* REQUIREMENT 1:
In the column on Liverpool's season, where is the concluding Champions League group fixture played?
* REQUIREMENT 2:
Return the stretch of the column on Liverpool's season from "Liverpool's short-term future" through "would have wanted.".
* REQUIREMENT 3:
Resume the column on Liverpool's season, picking up after its final sentence.

* TEXT FOR ANALYSIS:
10 December 2007

Liverpool's season rests on next two games

By Alan Hansen
Last Updated: 2:15am GMT 10/12/2007

You could argue that we are going into the biggest week in the history of Liverpool Football Club. The importance of tomorrow's concluding Champions League group fixture in Marseille cannot be overstated and it is followed by a massive Premier League meeting with Manchester United.
Liverpool's short-term future is going to be determined by these two games. Ideally you would not want the defining moments of a season to come as early as December but that is what's happening.
Anything short of victory in Europe followed by the wrong result against United will subject those at my old club to a long, hard, dreary winter with little to play for. This is the last thing that they would have wanted.
Two wins, on the other hand, will set them up for the rest of the season. They will be right back in the race for the title and they will have the knockout stages of the Champions League to look forward to in the new year. I believe that they will respond to the situation they find themselves in and get the results they need to ease the pressure on those both on and off the pitch.

* AVAILABLE DATA:
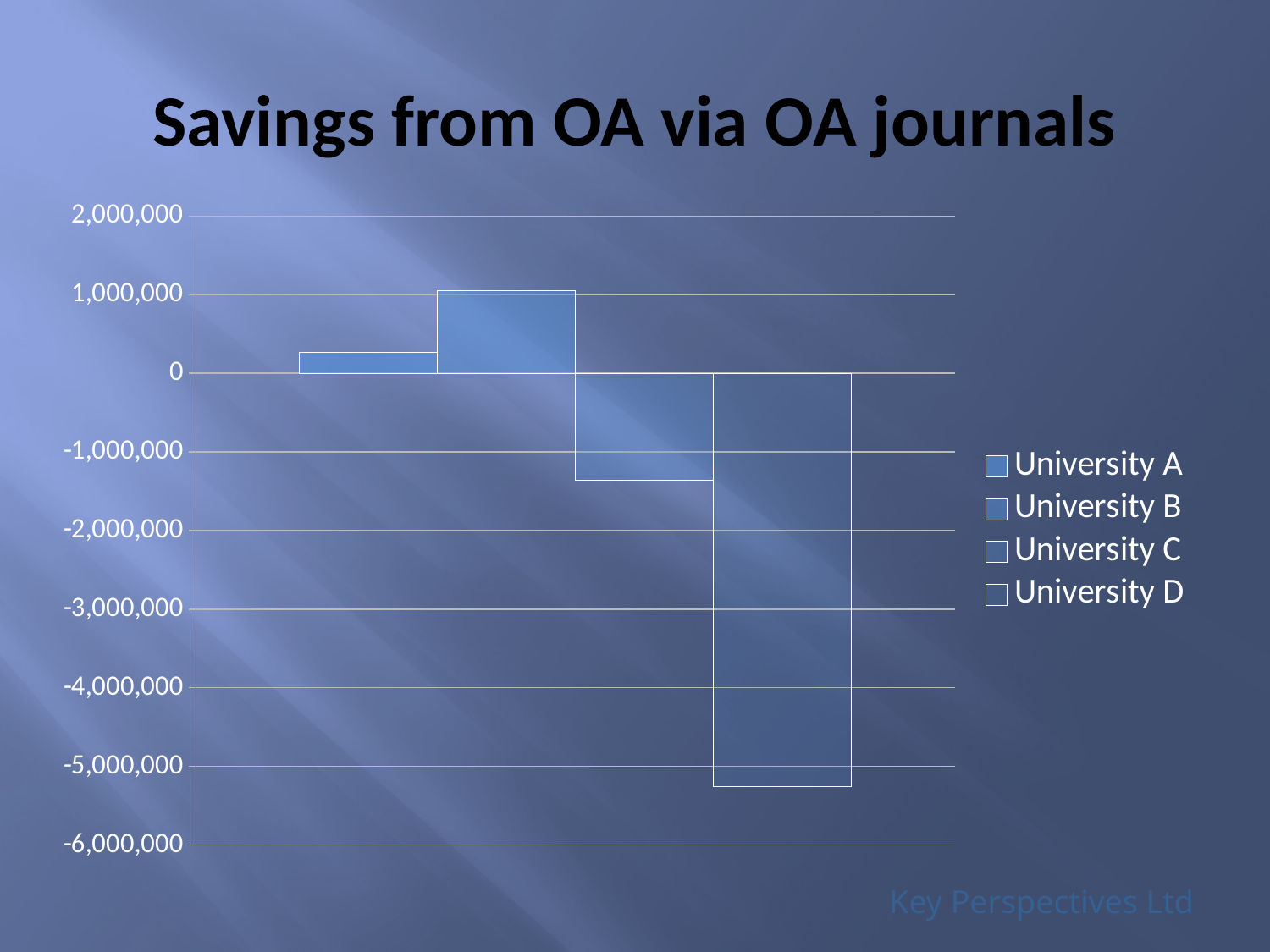
Which is larger, the value for University A or University B? University B Is the value for University A greater or less than 1,000,000? less What is the title of the chart? Savings from OA via OA journals Which university has the highest value? University B Is the value for University D greater or less than -5,000,000? less How many bars are plotted in the chart? 4 What kind of chart is shown on the slide? bar chart Which university has the lowest value? University D How many series does the legend list? 4 Do the values rise or fall from University B to University D? fall Is the value for University C greater or less than -1,000,000? less Which is larger, the value for University C or University D? University C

* YOUR RESPONSE 1:
In Marseille.

* YOUR RESPONSE 2:
Liverpool's short-term future is going to be determined by these two games. Ideally you would not want the defining moments of a season to come as early as December but that is what's happening.
Anything short of victory in Europe followed by the wrong result against United will subject those at my old club to a long, hard, dreary winter with little to play for. This is the last thing that they would have wanted.

* YOUR RESPONSE 3:
It is crucial that they have a healthy outlook in place at a time when manager
Rafael Benitez is supposedly at odds with the club's American owners and revenue is required to cover the cost of building an expensive new stadium.
It would be catastrophic if before Christmas they went out of the Champions League and fell too far behind United and Arsenal to make their championship ambitions unrealistic, because all the recent issues would come back to haunt them. That is why I wrote a week ago that the dispute between Benitez and the owners should never have been allowed to get into the public domain.
The unexpected defeat at Reading on Saturday has intensified the pressure. It was a match they should have won - and I still don't know how they didn't win it - and the three points would have provided something of a cushion against the possibility of Champions League failure.
Losing at the Madejski leaves them six points behind United, albeit with a game in hand, and leaves them vulnerable to falling too far off the pace should United go to Anfield and win.
Had they won, they would have been thinking now of closing the gap on United and that would have appeased supporters in the event of a Champions League disappointment - not that I think they will fail in the south of France tomorrow.
The Reading result has meant all the old criticisms are resurfacing with Benitez's so-called rotation policy back under the microscope. Reading are a gutsy team and they are managed by a superb tactician in Steve Coppell, but I watched the match and Liverpool should have won it.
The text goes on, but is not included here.